• **What this task involves**: Copy the listing below word for word, keeping every line, number, and punctuation mark unchanged.
─── Record excerpts ───
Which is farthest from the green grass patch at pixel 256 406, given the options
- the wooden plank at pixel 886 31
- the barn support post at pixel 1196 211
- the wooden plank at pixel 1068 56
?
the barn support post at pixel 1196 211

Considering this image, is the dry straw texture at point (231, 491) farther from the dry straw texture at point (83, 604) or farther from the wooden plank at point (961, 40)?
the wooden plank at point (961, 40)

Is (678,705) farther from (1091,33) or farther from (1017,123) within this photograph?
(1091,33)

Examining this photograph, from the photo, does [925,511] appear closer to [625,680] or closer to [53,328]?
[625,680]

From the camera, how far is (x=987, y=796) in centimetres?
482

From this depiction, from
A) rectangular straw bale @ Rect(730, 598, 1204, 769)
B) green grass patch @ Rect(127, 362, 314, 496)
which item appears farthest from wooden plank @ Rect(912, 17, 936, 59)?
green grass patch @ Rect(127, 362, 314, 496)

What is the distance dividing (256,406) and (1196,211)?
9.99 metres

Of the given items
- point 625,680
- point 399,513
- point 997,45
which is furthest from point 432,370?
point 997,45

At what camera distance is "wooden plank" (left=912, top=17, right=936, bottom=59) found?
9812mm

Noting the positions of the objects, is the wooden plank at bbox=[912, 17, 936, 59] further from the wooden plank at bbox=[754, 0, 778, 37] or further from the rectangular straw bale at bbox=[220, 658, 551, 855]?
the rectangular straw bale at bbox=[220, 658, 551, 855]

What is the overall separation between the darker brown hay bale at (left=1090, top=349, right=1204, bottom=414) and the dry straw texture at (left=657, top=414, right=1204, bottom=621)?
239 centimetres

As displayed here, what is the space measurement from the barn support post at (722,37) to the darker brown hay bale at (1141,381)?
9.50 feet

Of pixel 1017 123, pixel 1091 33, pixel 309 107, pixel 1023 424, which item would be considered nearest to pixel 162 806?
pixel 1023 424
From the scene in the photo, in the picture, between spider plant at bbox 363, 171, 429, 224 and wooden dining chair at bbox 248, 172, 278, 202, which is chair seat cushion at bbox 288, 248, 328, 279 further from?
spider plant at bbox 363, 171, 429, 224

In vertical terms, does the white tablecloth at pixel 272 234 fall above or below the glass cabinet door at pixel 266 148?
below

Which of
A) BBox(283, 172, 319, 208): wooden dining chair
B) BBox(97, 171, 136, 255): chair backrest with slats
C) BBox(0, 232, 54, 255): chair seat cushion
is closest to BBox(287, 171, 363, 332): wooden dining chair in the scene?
───
• **Solution**:
Which is farthest from the green grass patch at pixel 256 406, given the options
- the wooden plank at pixel 886 31
- the barn support post at pixel 1196 211
- the wooden plank at pixel 1068 56
?
the barn support post at pixel 1196 211

Considering this image, is the dry straw texture at point (231, 491) farther from the dry straw texture at point (83, 604) or farther from the wooden plank at point (961, 40)?
the wooden plank at point (961, 40)

Is (678,705) farther from (1091,33) or farther from (1017,123) within this photograph?
(1091,33)

Examining this photograph, from the photo, does [925,511] appear closer to [625,680] or closer to [53,328]?
[625,680]

From the camera, how far is (x=987, y=796) in centimetres?
482

From this depiction, from
A) rectangular straw bale @ Rect(730, 598, 1204, 769)
B) green grass patch @ Rect(127, 362, 314, 496)
which item appears farthest from wooden plank @ Rect(912, 17, 936, 59)?
green grass patch @ Rect(127, 362, 314, 496)

What is the distance dividing (256,406) and (1196,211)?
9.99 metres

Of the given items
- point 625,680
- point 399,513
- point 997,45
which is furthest from point 432,370?
point 997,45

At what camera distance is "wooden plank" (left=912, top=17, right=936, bottom=59) found?
9812mm

Noting the positions of the objects, is the wooden plank at bbox=[912, 17, 936, 59] further from the wooden plank at bbox=[754, 0, 778, 37] or further from the rectangular straw bale at bbox=[220, 658, 551, 855]?
the rectangular straw bale at bbox=[220, 658, 551, 855]

What is the overall separation between the darker brown hay bale at (left=1090, top=349, right=1204, bottom=414) and the dry straw texture at (left=657, top=414, right=1204, bottom=621)?
239 centimetres

As displayed here, what is the space measurement from the barn support post at (722,37) to the darker brown hay bale at (1141,381)?
9.50 feet

Of pixel 1017 123, pixel 1091 33, pixel 309 107, pixel 1023 424, which item would be considered nearest to pixel 162 806?
pixel 1023 424
From the scene in the photo, in the picture, between spider plant at bbox 363, 171, 429, 224 and wooden dining chair at bbox 248, 172, 278, 202, which is chair seat cushion at bbox 288, 248, 328, 279 further from?
spider plant at bbox 363, 171, 429, 224

In vertical terms, does the white tablecloth at pixel 272 234 fall above or below the glass cabinet door at pixel 266 148?
below

Which of
A) BBox(283, 172, 319, 208): wooden dining chair
B) BBox(97, 171, 136, 255): chair backrest with slats
C) BBox(0, 232, 54, 255): chair seat cushion
is closest to BBox(287, 171, 363, 332): wooden dining chair in the scene?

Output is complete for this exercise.